▸ **Consigne de travail 1**: Recopiez mot pour mot un passage du texte sur Olivier Adam et la carte. Commencez aux mots « Le 5 décembre » et arrêtez-vous après « sait qui. Brrr. ».
▸ **Consigne de travail 2**: Poursuivez, s'il vous plaît, le texte sur Olivier Adam et la carte à partir de l'endroit où il s'arrête.

▸ **Texte choisi**:
§

Bref, le Clavier Cannibale prend des vacances, même s'il convient d'entendre par "vacances" tout autre chose que de lascifs loisirs. J'ai du pain sur la planche et je vous rappelle que "la baguette a le coude fragile" (dixit Olivier Hervy). Mais rassurez-vous (ou inquiétez-vous): je ne vais pas laisser en jachère ce blog. J'en confie donc les rênes (ne pas confondre avec "confire les rennes", une opération plus délicate qu'on ne le crûtes-vous) à un ami d'enfance de Gaétan Mouret, un certain Aymeric Bouvillard, dont Gaétan n'a cessé de me louer la plume et la bienveillance. J'ai a priori toute confiance en Aymeric: il saura vous distraire et vous édifier, sans prétention. Réservez-lui l'accueil qui s'impose. Grâce à lui, ces fêtes de fin d'année vous sembleront presque supportables. Goudebaille. 

jeudi 11 décembre 2014

Olivier Adam au pays de la carte magique

Le 5 décembre dernier, dans le journal Libération, Olivier Adam s’interrogeait sur une mystérieuse « carte » que certains auraient (ou pas) et qui (quand on l’a) ouvrirait toutes les bonnes portes. Une carte ? Une carte de type visa, qui permettrait tous les retraits rêvés ? Ou une carte type d’état-major, qui aiderait à ne pas trop s’égarer dans la forêt de la culture ? Ou encore une carte style carte de presse ou passe-Beaubourg, pour aller et venir en toute liberté ? Un coupe-file? Un menu du jour? Ce n’est pas très clair. Olivier Adam a-t-il la carte Libération puisque les colonnes de ce journal lui sont ouvertes ? On l’ignore. Le fait est qu’il la trouve un peu louche, cette carte, un peu arbitraire, et surtout absurde. Elle serait en outre accordée par on ne sait qui. Brrr.
Prenez Xavier Dolan. Adam a détesté son dernier film, Mommy, mais ce film est encensé, donc ça veut dire que Dolan a la carte. Moi j’ai adoré son dernier film (à Dolan, pas à Adam). Je dois avoir la carte ou du moins savoir que Dolan l’a. En musique ? Même topo. Certains ont la carte. On les adule alors qu’ils sont nuls. Oui, vous commencez à comprendre : la carte est un passe, un passe-droit, un vrai passe-plat. Mais Adam est avant tout écrivain. Va-t-il nous dire comment ça se passe au pays de la littérature ? Eh bien oui et non. D’abord il nous prévient :
« Et je préfère ne pas parler de littérature. On penserait que je règle des comptes. Et puis les choses sont trop complexes. On peut avoir la carte auprès des libraires et pas des critiques. L’avoir auprès des deux et pas des jurés. Quant aux lecteurs, ils se fient tantôt aux uns tantôt aux autres, et parfois seulement à eux-mêmes. »

§

▸ **Données fournies**:

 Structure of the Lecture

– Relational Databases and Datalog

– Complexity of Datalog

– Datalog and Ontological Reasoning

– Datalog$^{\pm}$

§

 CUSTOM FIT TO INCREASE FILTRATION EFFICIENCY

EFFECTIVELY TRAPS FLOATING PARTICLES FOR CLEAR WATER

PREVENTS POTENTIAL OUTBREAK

§

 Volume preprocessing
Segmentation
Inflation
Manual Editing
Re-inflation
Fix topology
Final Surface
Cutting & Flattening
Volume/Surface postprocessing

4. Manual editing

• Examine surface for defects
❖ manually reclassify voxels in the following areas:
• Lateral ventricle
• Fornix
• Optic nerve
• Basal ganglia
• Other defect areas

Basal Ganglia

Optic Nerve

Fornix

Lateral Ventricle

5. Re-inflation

§

▸ **Zone de réponse 1**:
Le 5 décembre dernier, dans le journal Libération, Olivier Adam s’interrogeait sur une mystérieuse « carte » que certains auraient (ou pas) et qui (quand on l’a) ouvrirait toutes les bonnes portes. Une carte ? Une carte de type visa, qui permettrait tous les retraits rêvés ? Ou une carte type d’état-major, qui aiderait à ne pas trop s’égarer dans la forêt de la culture ? Ou encore une carte style carte de presse ou passe-Beaubourg, pour aller et venir en toute liberté ? Un coupe-file? Un menu du jour? Ce n’est pas très clair. Olivier Adam a-t-il la carte Libération puisque les colonnes de ce journal lui sont ouvertes ? On l’ignore. Le fait est qu’il la trouve un peu louche, cette carte, un peu arbitraire, et surtout absurde. Elle serait en outre accordée par on ne sait qui. Brrr.

▸ **Zone de réponse 2**:
Tel Bartleby, Adam préférerait ne pas, mais tel Monsieur Jourdain, il ne fait que ça à son insu. Sauf que là je ne comprends rien à ce qu’il dit. Ça veut dire quoi avoir la carte auprès des libraires ? Vendre beaucoup ? Etre apprécié ? Suivi ? Lu ? En pile? En rayon? En commande? En rencontre devant cinq personnes? Et c’est quoi cette histoire de jurés ? Parce que, bon, ce n’est pas une obligation les prix littéraires, que je sache. Et la carte des critiques ? Ça veut dire quoi avoir la carte des critiques ? Quels critiques ? Des bonnes critiques? Beaucoup de critiques? Les bonnes critiques? Pourquoi Adam ne parle-t-il pas plutôt de la carte éditeur, ou de la carte diffuseur, voire de la carte distributeur? De la carte-tirage? De la carte mise-en-place? Et pourquoi irait-on penser qu’Adam règle des comptes ? Il l’a ou il l’a pas, la carte ?
Ensuite, Adam, qui préfère ne pas parler de littérature, nous explique que côté rentrée littéraire tout est joué très vite et à l’avance, un peloton de tête se dégage dès la fin de l’été, qui ne bougera pas. Sauf exceptions. Genre, Salvayre a le Goncourt (c’est bien). Genre, Reinhardt n’a rien (c’est mal, mais il faut dire que Reinhard avait la carte des ventes mais pas celle des jurés). Qui lui a donné la carte à Reinhardt. "Tout le monde" nous dit Adam. Ah bon. Puis on la lui a retirée. Qui lui a retiré?
Je cherche en vain un rapport entre le film de Dolan (qui contrairement à ce que dit Adam ne fait pas l’unanimité), le non-prix de Reinhardt, la surprise Salvayre. Et comme Adam je m’interroge sur les mystérieux distributeurs de la carte magique, qui sont peut-être "tout le monde" ou "quelques-un", ce n'est pas très clair :
« Quelques-uns décident (Qui sont-ils ? Se sont-ils consultés ? Se réunissent-ils pour s’entendre ?) »
Mais qui ça, bon sang ?! On veut des réponses!!! C’est une conspiration ou quoi ? Un lobby ? Des dieux ? Des entités? A moins qu’Adam veuille juste pointer le fait que certains critiques ont pignon sur rue depuis longtemps et qu’il y a une tendance moutonnière dans le milieu littéraire ? Que la culture est devenue un simple objet médiatique ? Que toutes les exceptions du monde n’y changeront rien ? Parce que si c’est ça la grande nouvelle, eh bien comment dire ? on était vaguement au courant. En revanche, il y a une carte dont Olivier Adam oublie de parler, et c’est la carte du ressentiment. Mais je préfère ne pas parler de ressentiment. On penserait que je règle des comptes. Et puis les choses sont trop complexes.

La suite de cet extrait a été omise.